In this mini-review we will examine the various issues associated with the French Paradox. In particular, was or is the rate of heart disease really lower among the French, i.e. is there really a paradox? If so, is this due to diet, wine, lifestyle or all of the above? Or is it due to something else? Does the Mediterranean diet have anything to do with the paradox?
The lower coronary heart disease (CHD) mortality seen in France, as compared to other countries is a critical part of the French Paradox. In fact it has been suggested that French physicians underreport CHD mortality. In a just published paper, Jean Ferrières presents data indicating that this is not the case . A comparison of three measures, the official death certificate based CHD mortality rate, a CHD mortality rate that allowed more cases, and the coronary event rate, was carried out for the cities of Glasgow, Scotland and Belfast, Ireland vs. three cities in France. It was revealed that large and significant differences persisted as the criteria were relaxed to permit the counting of more cases. For example, the death certificate based mortality and the broader CHD mortality figures for men living in Glasgow vs. Toulouse, France were 332 and 365 vs. 53 and 91 per 100,000, respectively. Clower  presents data based on World Health Organization numbers showing CHD mortality rates for American vs. French men and women to differ by factors of 2.7 and 3.1, respectively. From other data, a comparison between France and Britain finds mortality ratios of 1 to 4 for men and 1 to 6 for women when the endpoint is coronary heart disease . Thus the first part of the French Paradox stands up to scrutiny. Consistent with the lower CHD mortality rate Balkau et al  found that the absolute death rates from heart attacks in diabetic men in British and American studies as compared to a French study were higher by factors of about 3 and 2, respectively. Also, there is a lower mortality rate from diabetes in France as compared to the U.S.  and a lower prevalence of long-term complications in type 2 diabetes as compared to other countries . Thus the French Paradox would appear to extend to individuals with diabetes.
The other essential aspect of the paradox involves characterizing the French diet as high in fat and cholesterol and in general a bad diet. In a study of European countries, the dietary habits of the French were similar to those who resided in Belfast, Ireland, where CHD mortality is 4-5 times higher . A comparison between France and Finland, Norway, Denmark, Germany and the UK reveals a similar consumption of total meat, beef and butter . In general, the consumption of fruit and fiber by the French is low whereas the intake of saturated fat is very high at 16% of total energy. One survey found the mean fat intake of French adults to be about 39% of total energy intake, mainly because of high consumption of butter . There has also been a "diet quality" study based on conventional ideas about a healthy diet. In a sample from southern France (Languedoc area) only 10 out of 146 subjects had a wholesome diet as judged by these standards. Also, even in the south of France, the dietary habits were not in line with the main characteristics of the traditional Mediterranean diet . In fact, while it is true that among European populations other than the French, only those with a consistent classical Mediterranean–type diet still have a low CHD mortality, the French do not for the most part eat a Mediterranean diet . Thus it does not appear, based on the conventional wisdom, that the French are protected from CHD by the nature of their diet, a diet most North American dietitians would rate as very bad indeed. Thus there is evidence that the dietary aspect of the paradox is true in the sense that the French have a diet that, based on comparison with other countries, would lead to the prediction of much higher rate of CHD mortality than is observed. But this is based on the conventional dietary wisdom (cynics call it dogma) concerning fat and saturated fat. How well this wisdom holds up to critical examination will be discussed at the end of this review.

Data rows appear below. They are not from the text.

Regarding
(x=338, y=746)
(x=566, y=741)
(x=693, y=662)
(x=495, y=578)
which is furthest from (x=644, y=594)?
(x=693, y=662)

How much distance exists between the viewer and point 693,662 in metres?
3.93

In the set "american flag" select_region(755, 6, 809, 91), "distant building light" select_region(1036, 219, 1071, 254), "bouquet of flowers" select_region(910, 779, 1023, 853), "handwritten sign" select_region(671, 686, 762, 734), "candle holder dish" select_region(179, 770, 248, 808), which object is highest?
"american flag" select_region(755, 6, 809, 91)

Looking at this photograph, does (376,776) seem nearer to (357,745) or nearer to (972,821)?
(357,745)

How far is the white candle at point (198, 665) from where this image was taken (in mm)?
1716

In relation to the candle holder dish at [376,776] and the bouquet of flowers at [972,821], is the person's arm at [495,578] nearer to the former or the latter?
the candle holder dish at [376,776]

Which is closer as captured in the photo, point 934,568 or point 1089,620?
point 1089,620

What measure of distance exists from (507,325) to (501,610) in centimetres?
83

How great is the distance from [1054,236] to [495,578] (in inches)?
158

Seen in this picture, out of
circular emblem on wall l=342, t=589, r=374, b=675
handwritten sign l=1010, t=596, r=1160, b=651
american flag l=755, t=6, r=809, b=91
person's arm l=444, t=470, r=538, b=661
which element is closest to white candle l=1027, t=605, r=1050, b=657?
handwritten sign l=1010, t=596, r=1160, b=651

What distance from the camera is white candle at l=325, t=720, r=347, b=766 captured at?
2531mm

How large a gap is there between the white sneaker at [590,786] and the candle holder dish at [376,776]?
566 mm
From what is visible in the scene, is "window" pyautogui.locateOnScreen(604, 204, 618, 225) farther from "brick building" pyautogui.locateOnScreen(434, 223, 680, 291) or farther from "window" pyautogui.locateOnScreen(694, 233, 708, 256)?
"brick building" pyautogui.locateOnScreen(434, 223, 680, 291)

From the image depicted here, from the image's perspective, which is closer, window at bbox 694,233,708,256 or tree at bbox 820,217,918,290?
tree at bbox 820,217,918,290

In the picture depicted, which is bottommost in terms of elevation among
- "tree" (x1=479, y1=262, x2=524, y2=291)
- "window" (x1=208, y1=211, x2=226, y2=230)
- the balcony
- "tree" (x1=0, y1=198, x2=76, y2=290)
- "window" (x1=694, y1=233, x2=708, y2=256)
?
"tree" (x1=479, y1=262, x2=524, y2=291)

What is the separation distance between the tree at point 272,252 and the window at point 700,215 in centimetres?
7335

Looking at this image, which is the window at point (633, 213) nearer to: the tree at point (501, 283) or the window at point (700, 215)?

An important question may not be how much fat the French eat but whether or not their diet in general results in being overweight or obese, conditions which would indirectly impact the risk of heart disease. Thus is the title of the above-mentioned book, French Women Don't Get Fat, based on fact or just a cute phrase to sell books? In their discussion of French eating habits, Paul Rozin et al provide the following data . The mean body mass index (BMI—weight in kilograms divided by the square of the height in meters) averaged across males and females is 24.4 (not overweight) for French adults and 26.6 (overweight) for American adults. Perhaps what is more important, 22.3 % of Americans are obese (BMI = 30) but only 7.4% of French qualify. These were numbers for 2002. Similar comparative figures for obesity of 30% and increasing vs. 8% and holding (!) are quoted in Will Clower's 2003 book The Fat Fallacy . Clower is a neurophysiologist at the University of Pittsburgh who spend two years in France as a research fellow at the Institute of Cognitive Sciences in Lyon, which gave him an opportunity to observe the French dietary habits and lifestyle. Clower's book is interesting in that it quotes what might be described as case histories where individuals who have come from North America to live for a few months to a few years in France generally lose weight while having in fact decided to "throw caution to the wind" and eat the typical French diet. Evidently, there was already an impression that the French diet was intrinsically bad. The same theme runs through Mireille Guiliano's book, including her own personal experience upon returning to France from the U.S. as an overweight teenager, and achieving normal weight by adopting the eating habits of France. Thus, in trying to explain the French Paradox, one of the important questions seems to be, why does the French diet not result in the expected frequency of overweight and obese individuals.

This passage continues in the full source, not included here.